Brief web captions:
+ + + + + + +

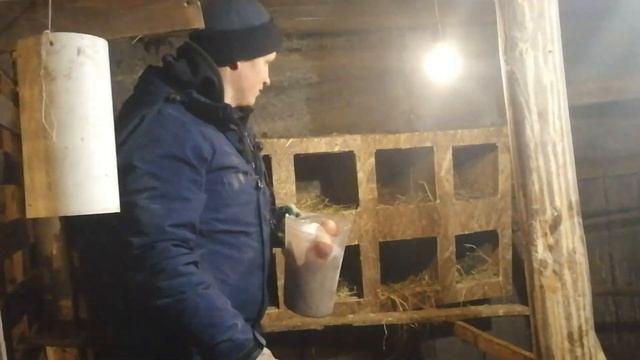 Про хозяйство / продаем имущество / отмечаем день рождения . смотреть онлайн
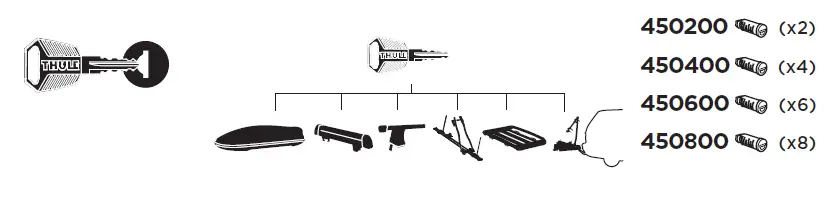 THULE-904011-Helium-Platform-XT-2-Bike-Carrier-FIG- (21)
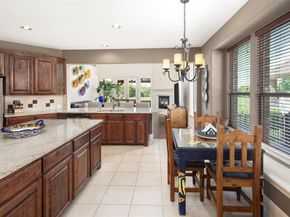 2801  Meadow Ridge Drive , Prosper Texas 75078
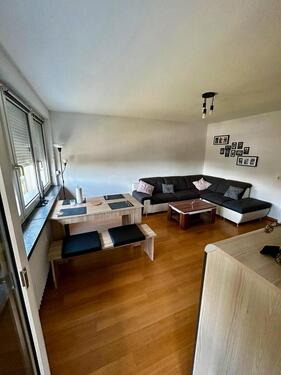 Foto - Etagenwohnung in Celle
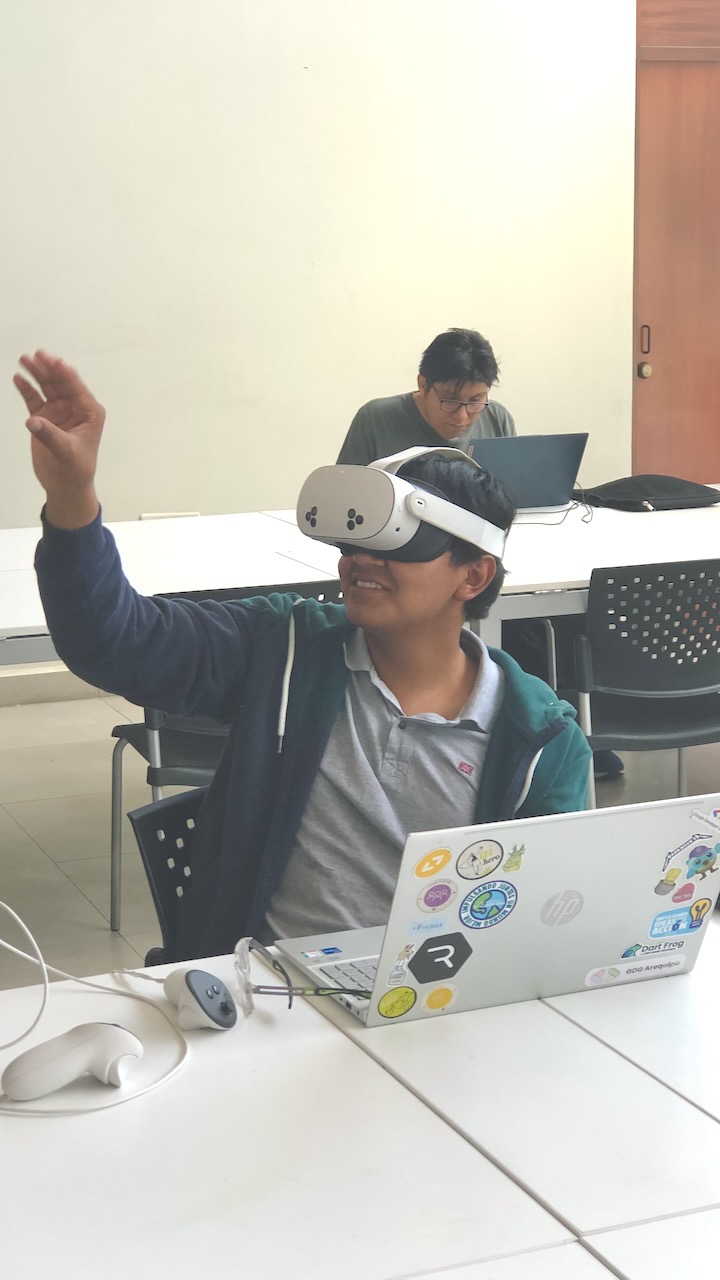 ggj2025-4 – 1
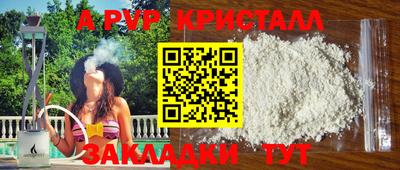 шишки Бийск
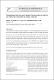 ukmvital_82474+Source01+Source010.PDF.jpg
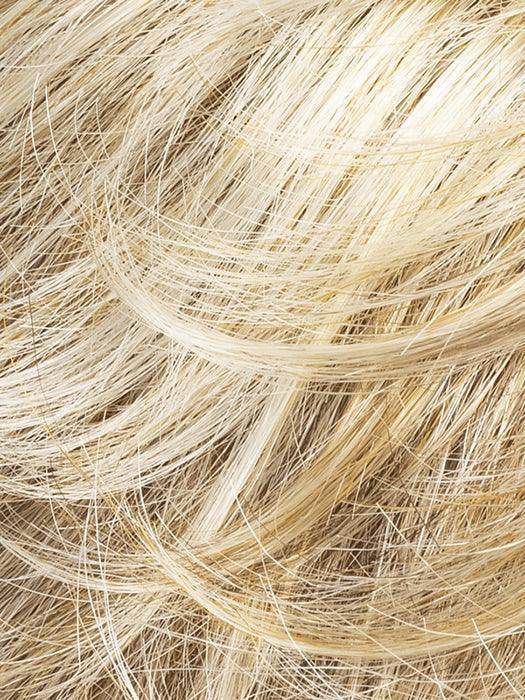 Cara Small Deluxe | Lace Front | Lace Top | Synthetic Wig | Ellen Wille - Image Maker Wigs Online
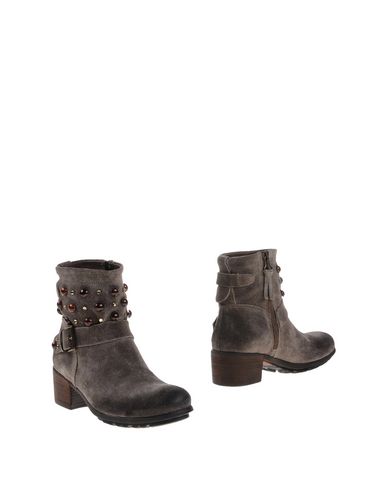 Botín Lorzo Mari Mujer - Botines Lorzo Mari - 44984009IJ Botín Lorzo Mari Mujer - Botines Lorzo Mari - 44984009IJ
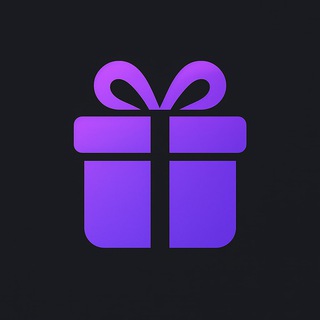 Epic Gift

+ + + + + + +

Exercise: Reproduce every caption in the records word for word, leaving out the pictures themselves.

Reply to the exercise:
 Про хозяйство / продаем имущество / отмечаем день рождения . смотреть онлайн
 THULE-904011-Helium-Platform-XT-2-Bike-Carrier-FIG- (21)
 2801  Meadow Ridge Drive , Prosper Texas 75078
 Foto - Etagenwohnung in Celle
 ggj2025-4 – 1
 шишки Бийск
 ukmvital_82474+Source01+Source010.PDF.jpg
 Cara Small Deluxe | Lace Front | Lace Top | Synthetic Wig | Ellen Wille - Image Maker Wigs Online
 Botín Lorzo Mari Mujer - Botines Lorzo Mari - 44984009IJ Botín Lorzo Mari Mujer - Botines Lorzo Mari - 44984009IJ
 Epic Gift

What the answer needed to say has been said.